WHAT THIS EXERCISE ASKS:
(1) In the water testing article, restate the passage from "Guelfo said that" to "drinking water source.", changing "resampling" to "retesting".
(2) According to the water testing article, what is the EPA's current advisory level for these chemicals?
(3) Name every organization mentioned in the water testing article.

The state Department of Health and Brown University are partnering to look for perfluorinated chemicals in more than 30 water systems across Rhode Island. The sampling began Wednesday and will continue through at least September.
Health officials said that there are a lot of old manufacturing sites in Rhode Island and factories have been connected to contamination in other states.
"The issue here is that we do not definitively know what sites, if any, are sources of contamination," said Joseph Wendelken, a health department spokesman. "That is one of the reasons why we are sampling so broadly."
Public water systems serving over 10,000 people were tested for perfluorinated chemicals nationwide between 2013 and 2015, under the direction of the U.S. Environmental Protection Agency. The agency issued stricter guidelines last year regarding human exposure to perfluorooctane sulfonate and perfluorooctanoic acid, or PFOS and PFOA.
Most of Rhode Island's larger water systems didn't have measureable levels. One system did, but the measurement was below the EPA's current advisory level of 70 parts per trillion. A second system measured above that level, but the measurement decreased during follow-up testing.
These new tests are focused on water systems serving fewer than 10,000 people, which weren't sampled previously. Brown is collecting the samples and the state will oversee the analysis.
Jennifer Guelfo, a postdoctoral researcher at Brown University, has conducted research on these compounds for eight years. She collected the first water sample Wednesday.
Guelfo said that to put it in perspective, the amount of the chemicals that would meet the advisory level is roughly equivalent to three and a half drops in the average, Olympic-sized swimming pool.
"I know it raises alarm when people hear we're looking for water contamination, but I think it's better to be proactive," Guelfo said.
If any of the results are over the EPA's level, resampling will be done immediately, Wendelken said. If the second sample is still high, the Department of Health would require the water system to submit a plan of action outlining how it will lower the level or connect people to a safe drinking water source.

Raw records:

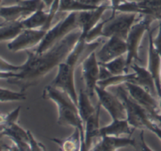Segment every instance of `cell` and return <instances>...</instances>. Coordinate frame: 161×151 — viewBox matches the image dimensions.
Wrapping results in <instances>:
<instances>
[{
  "instance_id": "cell-39",
  "label": "cell",
  "mask_w": 161,
  "mask_h": 151,
  "mask_svg": "<svg viewBox=\"0 0 161 151\" xmlns=\"http://www.w3.org/2000/svg\"><path fill=\"white\" fill-rule=\"evenodd\" d=\"M127 1H130V2H135V3H140V2H142L143 0H127Z\"/></svg>"
},
{
  "instance_id": "cell-32",
  "label": "cell",
  "mask_w": 161,
  "mask_h": 151,
  "mask_svg": "<svg viewBox=\"0 0 161 151\" xmlns=\"http://www.w3.org/2000/svg\"><path fill=\"white\" fill-rule=\"evenodd\" d=\"M135 151H154L153 149H151L149 146V145L146 143L145 139L144 131L142 130L139 135V141L138 143H136V145L135 146Z\"/></svg>"
},
{
  "instance_id": "cell-31",
  "label": "cell",
  "mask_w": 161,
  "mask_h": 151,
  "mask_svg": "<svg viewBox=\"0 0 161 151\" xmlns=\"http://www.w3.org/2000/svg\"><path fill=\"white\" fill-rule=\"evenodd\" d=\"M28 131L29 135V151H44V145L38 142L30 131L28 130Z\"/></svg>"
},
{
  "instance_id": "cell-30",
  "label": "cell",
  "mask_w": 161,
  "mask_h": 151,
  "mask_svg": "<svg viewBox=\"0 0 161 151\" xmlns=\"http://www.w3.org/2000/svg\"><path fill=\"white\" fill-rule=\"evenodd\" d=\"M20 64H14L5 60L3 57L0 58V73H14L18 72Z\"/></svg>"
},
{
  "instance_id": "cell-15",
  "label": "cell",
  "mask_w": 161,
  "mask_h": 151,
  "mask_svg": "<svg viewBox=\"0 0 161 151\" xmlns=\"http://www.w3.org/2000/svg\"><path fill=\"white\" fill-rule=\"evenodd\" d=\"M130 68L133 69V72L135 73V83H133L139 85L142 87L145 88L146 91H149L153 95L158 98L155 80L149 69L147 68L139 65L137 64V62L132 63Z\"/></svg>"
},
{
  "instance_id": "cell-36",
  "label": "cell",
  "mask_w": 161,
  "mask_h": 151,
  "mask_svg": "<svg viewBox=\"0 0 161 151\" xmlns=\"http://www.w3.org/2000/svg\"><path fill=\"white\" fill-rule=\"evenodd\" d=\"M127 0H110V6H111V9H112V14H114L115 10H116V8L118 7V6H119L122 3H125Z\"/></svg>"
},
{
  "instance_id": "cell-43",
  "label": "cell",
  "mask_w": 161,
  "mask_h": 151,
  "mask_svg": "<svg viewBox=\"0 0 161 151\" xmlns=\"http://www.w3.org/2000/svg\"><path fill=\"white\" fill-rule=\"evenodd\" d=\"M90 2H91V1H90ZM90 4H91V3H90Z\"/></svg>"
},
{
  "instance_id": "cell-34",
  "label": "cell",
  "mask_w": 161,
  "mask_h": 151,
  "mask_svg": "<svg viewBox=\"0 0 161 151\" xmlns=\"http://www.w3.org/2000/svg\"><path fill=\"white\" fill-rule=\"evenodd\" d=\"M146 130H149L151 132H153L154 135H157V138L161 141V127L160 125L155 124V123L151 120L148 124L147 127H146Z\"/></svg>"
},
{
  "instance_id": "cell-25",
  "label": "cell",
  "mask_w": 161,
  "mask_h": 151,
  "mask_svg": "<svg viewBox=\"0 0 161 151\" xmlns=\"http://www.w3.org/2000/svg\"><path fill=\"white\" fill-rule=\"evenodd\" d=\"M135 73H126L124 75L112 76L109 78L104 80H99L97 83V86L100 87L107 89L109 87L113 86H119V85H124L127 83H135Z\"/></svg>"
},
{
  "instance_id": "cell-4",
  "label": "cell",
  "mask_w": 161,
  "mask_h": 151,
  "mask_svg": "<svg viewBox=\"0 0 161 151\" xmlns=\"http://www.w3.org/2000/svg\"><path fill=\"white\" fill-rule=\"evenodd\" d=\"M153 20L149 17L140 15L139 20H137L132 26L126 42H127V52L126 54L127 65L130 68V64L136 61H142L139 55L140 47L145 34L148 32Z\"/></svg>"
},
{
  "instance_id": "cell-18",
  "label": "cell",
  "mask_w": 161,
  "mask_h": 151,
  "mask_svg": "<svg viewBox=\"0 0 161 151\" xmlns=\"http://www.w3.org/2000/svg\"><path fill=\"white\" fill-rule=\"evenodd\" d=\"M48 20L49 11L41 9L22 19V24L25 29H44L48 31L51 28Z\"/></svg>"
},
{
  "instance_id": "cell-10",
  "label": "cell",
  "mask_w": 161,
  "mask_h": 151,
  "mask_svg": "<svg viewBox=\"0 0 161 151\" xmlns=\"http://www.w3.org/2000/svg\"><path fill=\"white\" fill-rule=\"evenodd\" d=\"M95 94L98 98V104L108 112L112 120L127 119L125 105L117 94L115 95L98 86L95 89Z\"/></svg>"
},
{
  "instance_id": "cell-26",
  "label": "cell",
  "mask_w": 161,
  "mask_h": 151,
  "mask_svg": "<svg viewBox=\"0 0 161 151\" xmlns=\"http://www.w3.org/2000/svg\"><path fill=\"white\" fill-rule=\"evenodd\" d=\"M107 69V70L113 76L124 75L128 73V65H127L126 55L119 57L116 59L107 63L101 64Z\"/></svg>"
},
{
  "instance_id": "cell-23",
  "label": "cell",
  "mask_w": 161,
  "mask_h": 151,
  "mask_svg": "<svg viewBox=\"0 0 161 151\" xmlns=\"http://www.w3.org/2000/svg\"><path fill=\"white\" fill-rule=\"evenodd\" d=\"M30 14L24 6L16 3L14 5L2 6L0 9V15L3 20H17L25 18Z\"/></svg>"
},
{
  "instance_id": "cell-37",
  "label": "cell",
  "mask_w": 161,
  "mask_h": 151,
  "mask_svg": "<svg viewBox=\"0 0 161 151\" xmlns=\"http://www.w3.org/2000/svg\"><path fill=\"white\" fill-rule=\"evenodd\" d=\"M107 1L110 2V0H91L90 3H91V5H94V6H99L102 4H105V2Z\"/></svg>"
},
{
  "instance_id": "cell-9",
  "label": "cell",
  "mask_w": 161,
  "mask_h": 151,
  "mask_svg": "<svg viewBox=\"0 0 161 151\" xmlns=\"http://www.w3.org/2000/svg\"><path fill=\"white\" fill-rule=\"evenodd\" d=\"M124 87L130 97L148 112L151 120L160 113V101L158 98L153 95L145 88L133 83H125Z\"/></svg>"
},
{
  "instance_id": "cell-16",
  "label": "cell",
  "mask_w": 161,
  "mask_h": 151,
  "mask_svg": "<svg viewBox=\"0 0 161 151\" xmlns=\"http://www.w3.org/2000/svg\"><path fill=\"white\" fill-rule=\"evenodd\" d=\"M135 131V129L130 125L127 119L112 120L111 123L108 125L101 127L100 137H122L124 135L130 136Z\"/></svg>"
},
{
  "instance_id": "cell-40",
  "label": "cell",
  "mask_w": 161,
  "mask_h": 151,
  "mask_svg": "<svg viewBox=\"0 0 161 151\" xmlns=\"http://www.w3.org/2000/svg\"><path fill=\"white\" fill-rule=\"evenodd\" d=\"M159 101H160V109H161V95L160 97L159 98Z\"/></svg>"
},
{
  "instance_id": "cell-27",
  "label": "cell",
  "mask_w": 161,
  "mask_h": 151,
  "mask_svg": "<svg viewBox=\"0 0 161 151\" xmlns=\"http://www.w3.org/2000/svg\"><path fill=\"white\" fill-rule=\"evenodd\" d=\"M1 94V102H21L26 100V92L24 91H14L7 88L1 87L0 90Z\"/></svg>"
},
{
  "instance_id": "cell-33",
  "label": "cell",
  "mask_w": 161,
  "mask_h": 151,
  "mask_svg": "<svg viewBox=\"0 0 161 151\" xmlns=\"http://www.w3.org/2000/svg\"><path fill=\"white\" fill-rule=\"evenodd\" d=\"M153 42L156 49L161 57V21H159L158 31H157V36L155 37L153 36Z\"/></svg>"
},
{
  "instance_id": "cell-42",
  "label": "cell",
  "mask_w": 161,
  "mask_h": 151,
  "mask_svg": "<svg viewBox=\"0 0 161 151\" xmlns=\"http://www.w3.org/2000/svg\"><path fill=\"white\" fill-rule=\"evenodd\" d=\"M44 151H47V147H46L45 146H44Z\"/></svg>"
},
{
  "instance_id": "cell-41",
  "label": "cell",
  "mask_w": 161,
  "mask_h": 151,
  "mask_svg": "<svg viewBox=\"0 0 161 151\" xmlns=\"http://www.w3.org/2000/svg\"><path fill=\"white\" fill-rule=\"evenodd\" d=\"M1 151H7V150H6V149H5V148L2 147V149H1Z\"/></svg>"
},
{
  "instance_id": "cell-14",
  "label": "cell",
  "mask_w": 161,
  "mask_h": 151,
  "mask_svg": "<svg viewBox=\"0 0 161 151\" xmlns=\"http://www.w3.org/2000/svg\"><path fill=\"white\" fill-rule=\"evenodd\" d=\"M149 37V48H148V67L155 80L157 90L158 99L161 95V57L156 49L153 42V31L150 29L148 31Z\"/></svg>"
},
{
  "instance_id": "cell-17",
  "label": "cell",
  "mask_w": 161,
  "mask_h": 151,
  "mask_svg": "<svg viewBox=\"0 0 161 151\" xmlns=\"http://www.w3.org/2000/svg\"><path fill=\"white\" fill-rule=\"evenodd\" d=\"M2 136L9 137L14 144L23 149L29 150V135L28 131L25 130L17 123L7 127H1Z\"/></svg>"
},
{
  "instance_id": "cell-12",
  "label": "cell",
  "mask_w": 161,
  "mask_h": 151,
  "mask_svg": "<svg viewBox=\"0 0 161 151\" xmlns=\"http://www.w3.org/2000/svg\"><path fill=\"white\" fill-rule=\"evenodd\" d=\"M127 48L126 40L117 36L107 39L102 47L96 51L97 60L100 64L111 61L119 57L127 54Z\"/></svg>"
},
{
  "instance_id": "cell-11",
  "label": "cell",
  "mask_w": 161,
  "mask_h": 151,
  "mask_svg": "<svg viewBox=\"0 0 161 151\" xmlns=\"http://www.w3.org/2000/svg\"><path fill=\"white\" fill-rule=\"evenodd\" d=\"M47 31L44 29H25L16 39L8 43L10 51L18 52L29 50L38 47L43 39Z\"/></svg>"
},
{
  "instance_id": "cell-35",
  "label": "cell",
  "mask_w": 161,
  "mask_h": 151,
  "mask_svg": "<svg viewBox=\"0 0 161 151\" xmlns=\"http://www.w3.org/2000/svg\"><path fill=\"white\" fill-rule=\"evenodd\" d=\"M91 151H116V150H113V149L106 147V146H104L103 144H102L101 142L98 140V141L96 142L95 143H94Z\"/></svg>"
},
{
  "instance_id": "cell-21",
  "label": "cell",
  "mask_w": 161,
  "mask_h": 151,
  "mask_svg": "<svg viewBox=\"0 0 161 151\" xmlns=\"http://www.w3.org/2000/svg\"><path fill=\"white\" fill-rule=\"evenodd\" d=\"M138 4V15L149 17L153 21H160L161 0H143Z\"/></svg>"
},
{
  "instance_id": "cell-24",
  "label": "cell",
  "mask_w": 161,
  "mask_h": 151,
  "mask_svg": "<svg viewBox=\"0 0 161 151\" xmlns=\"http://www.w3.org/2000/svg\"><path fill=\"white\" fill-rule=\"evenodd\" d=\"M98 6L81 3L79 0H60L58 13H74L83 12L95 9Z\"/></svg>"
},
{
  "instance_id": "cell-2",
  "label": "cell",
  "mask_w": 161,
  "mask_h": 151,
  "mask_svg": "<svg viewBox=\"0 0 161 151\" xmlns=\"http://www.w3.org/2000/svg\"><path fill=\"white\" fill-rule=\"evenodd\" d=\"M42 97L55 103L58 108V124L59 125L78 128L81 135L84 136V125L79 114L77 105L67 94L49 84L44 88Z\"/></svg>"
},
{
  "instance_id": "cell-22",
  "label": "cell",
  "mask_w": 161,
  "mask_h": 151,
  "mask_svg": "<svg viewBox=\"0 0 161 151\" xmlns=\"http://www.w3.org/2000/svg\"><path fill=\"white\" fill-rule=\"evenodd\" d=\"M53 143L59 147V151H80L81 146V133L78 128L74 129V131L65 139L51 138Z\"/></svg>"
},
{
  "instance_id": "cell-20",
  "label": "cell",
  "mask_w": 161,
  "mask_h": 151,
  "mask_svg": "<svg viewBox=\"0 0 161 151\" xmlns=\"http://www.w3.org/2000/svg\"><path fill=\"white\" fill-rule=\"evenodd\" d=\"M79 114L81 117L83 125L86 121L94 114L97 109V105L94 107L92 105L91 99L86 93L85 88H80L78 94V104H77Z\"/></svg>"
},
{
  "instance_id": "cell-1",
  "label": "cell",
  "mask_w": 161,
  "mask_h": 151,
  "mask_svg": "<svg viewBox=\"0 0 161 151\" xmlns=\"http://www.w3.org/2000/svg\"><path fill=\"white\" fill-rule=\"evenodd\" d=\"M81 36L80 29L75 30L42 53L27 50V60L20 64L18 72L14 73H0L1 80L20 87L26 92L28 87L37 85L49 72L58 67L66 59Z\"/></svg>"
},
{
  "instance_id": "cell-3",
  "label": "cell",
  "mask_w": 161,
  "mask_h": 151,
  "mask_svg": "<svg viewBox=\"0 0 161 151\" xmlns=\"http://www.w3.org/2000/svg\"><path fill=\"white\" fill-rule=\"evenodd\" d=\"M79 28L78 13L74 12L68 14L64 19L60 20L56 25L52 26L47 31L41 43L34 50L37 53L47 51L57 42Z\"/></svg>"
},
{
  "instance_id": "cell-5",
  "label": "cell",
  "mask_w": 161,
  "mask_h": 151,
  "mask_svg": "<svg viewBox=\"0 0 161 151\" xmlns=\"http://www.w3.org/2000/svg\"><path fill=\"white\" fill-rule=\"evenodd\" d=\"M116 94L125 105L127 120L130 125L135 130H146L148 124L151 121L148 112L130 97L124 85L117 86Z\"/></svg>"
},
{
  "instance_id": "cell-6",
  "label": "cell",
  "mask_w": 161,
  "mask_h": 151,
  "mask_svg": "<svg viewBox=\"0 0 161 151\" xmlns=\"http://www.w3.org/2000/svg\"><path fill=\"white\" fill-rule=\"evenodd\" d=\"M138 16L130 13H116L115 16H110L102 29L103 38L117 36L126 40L132 26L138 20Z\"/></svg>"
},
{
  "instance_id": "cell-7",
  "label": "cell",
  "mask_w": 161,
  "mask_h": 151,
  "mask_svg": "<svg viewBox=\"0 0 161 151\" xmlns=\"http://www.w3.org/2000/svg\"><path fill=\"white\" fill-rule=\"evenodd\" d=\"M75 67L63 61L58 65V72L50 85L61 90L69 96L72 102L77 105L78 94L75 84Z\"/></svg>"
},
{
  "instance_id": "cell-28",
  "label": "cell",
  "mask_w": 161,
  "mask_h": 151,
  "mask_svg": "<svg viewBox=\"0 0 161 151\" xmlns=\"http://www.w3.org/2000/svg\"><path fill=\"white\" fill-rule=\"evenodd\" d=\"M20 106L17 107L15 109L9 113H6V114H1V120H0V125L1 127H7V126L11 125L13 124L17 123L19 115L20 112Z\"/></svg>"
},
{
  "instance_id": "cell-19",
  "label": "cell",
  "mask_w": 161,
  "mask_h": 151,
  "mask_svg": "<svg viewBox=\"0 0 161 151\" xmlns=\"http://www.w3.org/2000/svg\"><path fill=\"white\" fill-rule=\"evenodd\" d=\"M22 20H2L0 23V41L14 40L25 30Z\"/></svg>"
},
{
  "instance_id": "cell-29",
  "label": "cell",
  "mask_w": 161,
  "mask_h": 151,
  "mask_svg": "<svg viewBox=\"0 0 161 151\" xmlns=\"http://www.w3.org/2000/svg\"><path fill=\"white\" fill-rule=\"evenodd\" d=\"M17 3L24 6L30 14L47 8L42 0H17Z\"/></svg>"
},
{
  "instance_id": "cell-8",
  "label": "cell",
  "mask_w": 161,
  "mask_h": 151,
  "mask_svg": "<svg viewBox=\"0 0 161 151\" xmlns=\"http://www.w3.org/2000/svg\"><path fill=\"white\" fill-rule=\"evenodd\" d=\"M100 67L96 50L90 52L81 62L82 77L84 82L85 90L91 99L94 97L95 89L100 78Z\"/></svg>"
},
{
  "instance_id": "cell-13",
  "label": "cell",
  "mask_w": 161,
  "mask_h": 151,
  "mask_svg": "<svg viewBox=\"0 0 161 151\" xmlns=\"http://www.w3.org/2000/svg\"><path fill=\"white\" fill-rule=\"evenodd\" d=\"M109 9H111V6L105 3L99 6L95 9L78 13L79 28L81 31V35L84 36L85 39L90 31L101 21L102 17L105 11Z\"/></svg>"
},
{
  "instance_id": "cell-38",
  "label": "cell",
  "mask_w": 161,
  "mask_h": 151,
  "mask_svg": "<svg viewBox=\"0 0 161 151\" xmlns=\"http://www.w3.org/2000/svg\"><path fill=\"white\" fill-rule=\"evenodd\" d=\"M42 1L43 2V3L45 4L46 7L49 9L51 7V6L53 5V3H54L55 0H42Z\"/></svg>"
}]
</instances>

RESPONSES FOR EACH TASK:
(1)
Guelfo said that to put it in perspective, the amount of the chemicals that would meet the advisory level is roughly equivalent to three and a half drops in the average, Olympic-sized swimming pool.
"I know it raises alarm when people hear we're looking for water contamination, but I think it's better to be proactive," Guelfo said.
If any of the results are over the EPA's level, retesting will be done immediately, Wendelken said. If the second sample is still high, the Department of Health would require the water system to submit a plan of action outlining how it will lower the level or connect people to a safe drinking water source.

(2) 70 parts per trillion

(3) The state Department of Health, Brown University, and the U.S. Environmental Protection Agency (EPA)